Anaïs Mitchell was raised on a sheep farm in Vermont, and her songs have the freshness of deep, unsullied nature. I don't think I've ever heard songs quite like this: twisty and melodic and somehow effortlessly literate, steeped in traditional folk but eager to comment on the shiny, scary problems of this modern age.

At twenty-five, Mitchell has had a quarter century to ponder her life as a musician, if, indeed, she started at birth, which seems entirely possible. She says, "I used to tell people I wanted to be a journalist. There is a lonely egotism and self-composure to journalists. Not unlike artists, they're always traveling, always writing, loving their loneliness, feeling somehow that they have their finger on the pulse — worshipping the truth and trying to render it legible."

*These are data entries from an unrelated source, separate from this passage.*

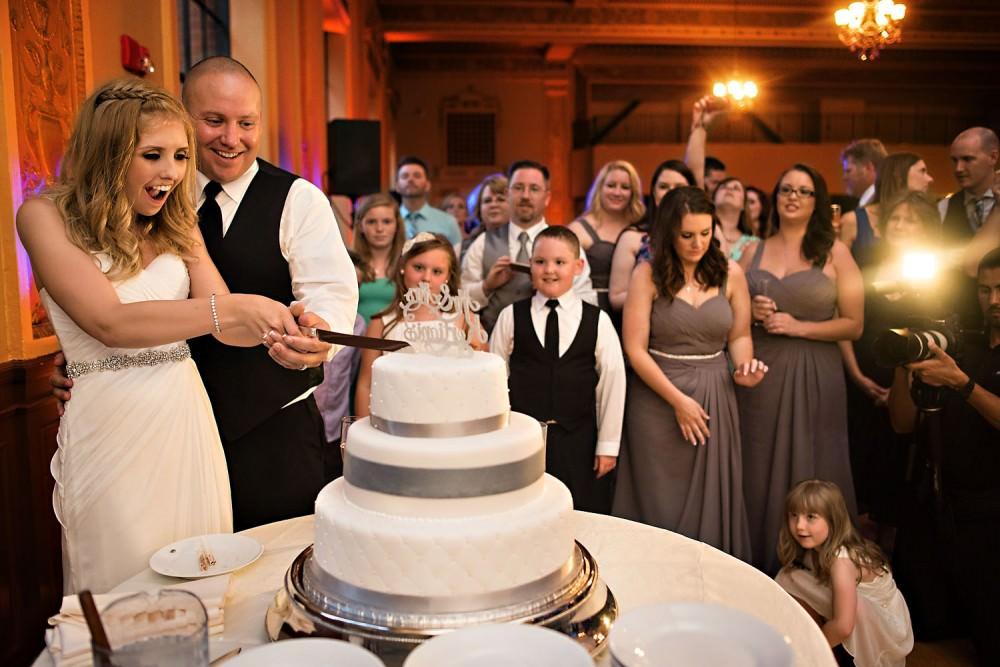 Amanda-Josh-45-Elks-Tower-Sacramento-Wedding-Photographer-Stout-Photography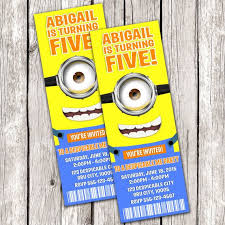 diy minion invitations 75 best invitaciones minions images on invitations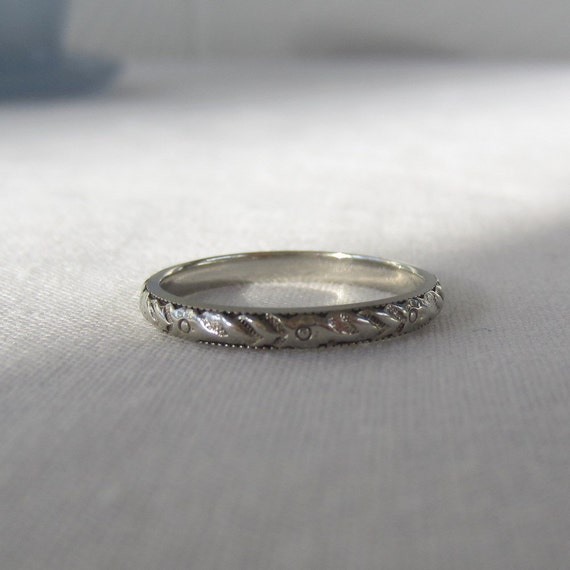 Wedding Band. Floral Etched. Art Deco, Circa 1920s to 1930s. 18 Karat White Gold. Addy on Etsy.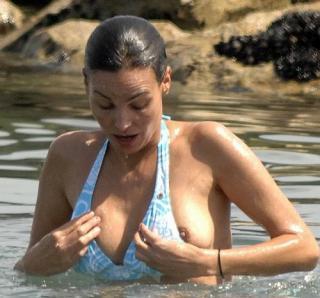 Inés Sastre en Topless [500x467] [39.29 kb]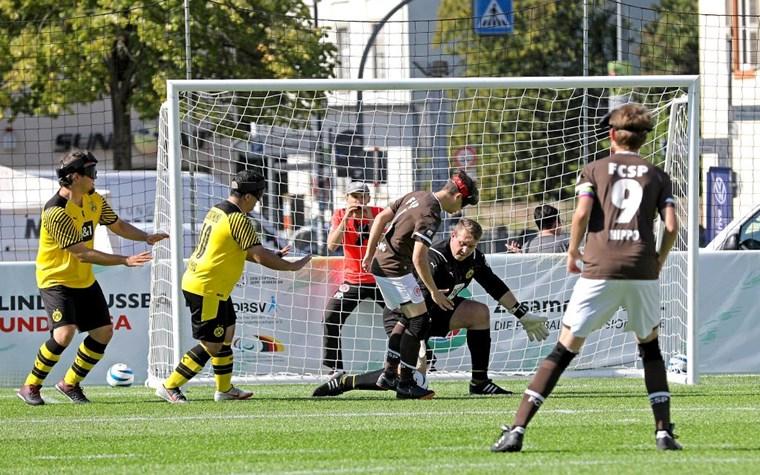 4:0 gegen den BVB: Blindenfußballteam verteidigt Tabellenführung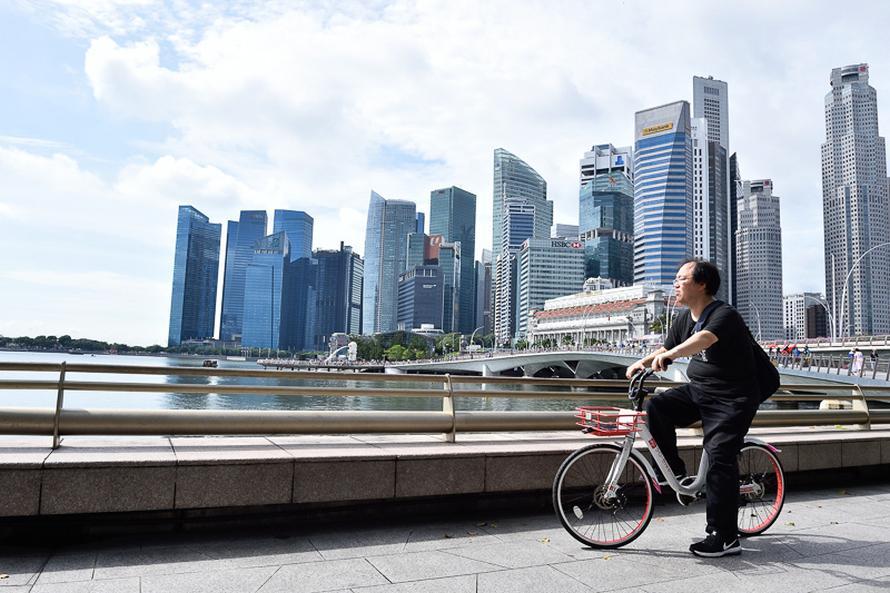 シンガポールの金融街をバックに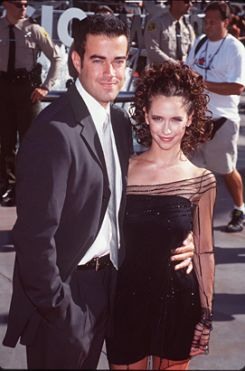 carson-daly-jennifer-love-hewitt-1998-photo-GC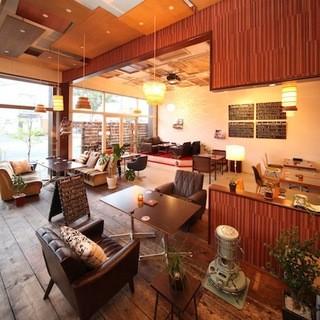 ユーズド家具のぬくもり感があふれる開放的な空間。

Fox News journalists notwithstanding, it was a lofty goal. One wonders, listening to songs off Mitchell's two records, The Brightness (2007) and Hymns for the Exiled (2004), whether what she's doing these days — touring the country playing venues big and small, writing about what she sees and feels, crafting berblogs about life and books and politics and self and other — isn't far off.

Mitchell started writing at seventeen. Her college years, during which she studied languages and world politics and traveled to the Middle East, Europe, and Latin America, proved the springboard for a fine nosegay of songs. She recorded her first record, The Song They Sang . . . When Rome Fell (now out of print), in Austin in 2002 in a single afternoon. Then came a win at the Kerrville Folk Festival's prestigious New Folk competition in 2003, and then — presto! — a call from Ani DiFranco with an invite to join her label, Righteous Babe Records. Nice.

Some of Mitchell's songs sound as though they first lived as poems, maybe scratched in a notebook with a Bic pen that skipped, or with crayons, each word a different color. This is not to say that the music feels pasted on; it doesn't. But there's a wonderful airiness to the way Mitchell's language, melody, and guitar interrelate. When she asks her challenging, rhetorical little questions in the superb "Cosmic American," she answers them at the same time, and in all kinds of ways. Her voice is at once gentle and piercing, simple and tripping as she sings:

I'm a live wire, I'm a shortwave radio, do you copy?
I'm a flash of light from the radar tower to the runway
If I leave you I'm gonna do it semi-automatically
Do you blame me? Do you blame me?

Anaïs Mitchell plays the Ark on Tuesday, October 16.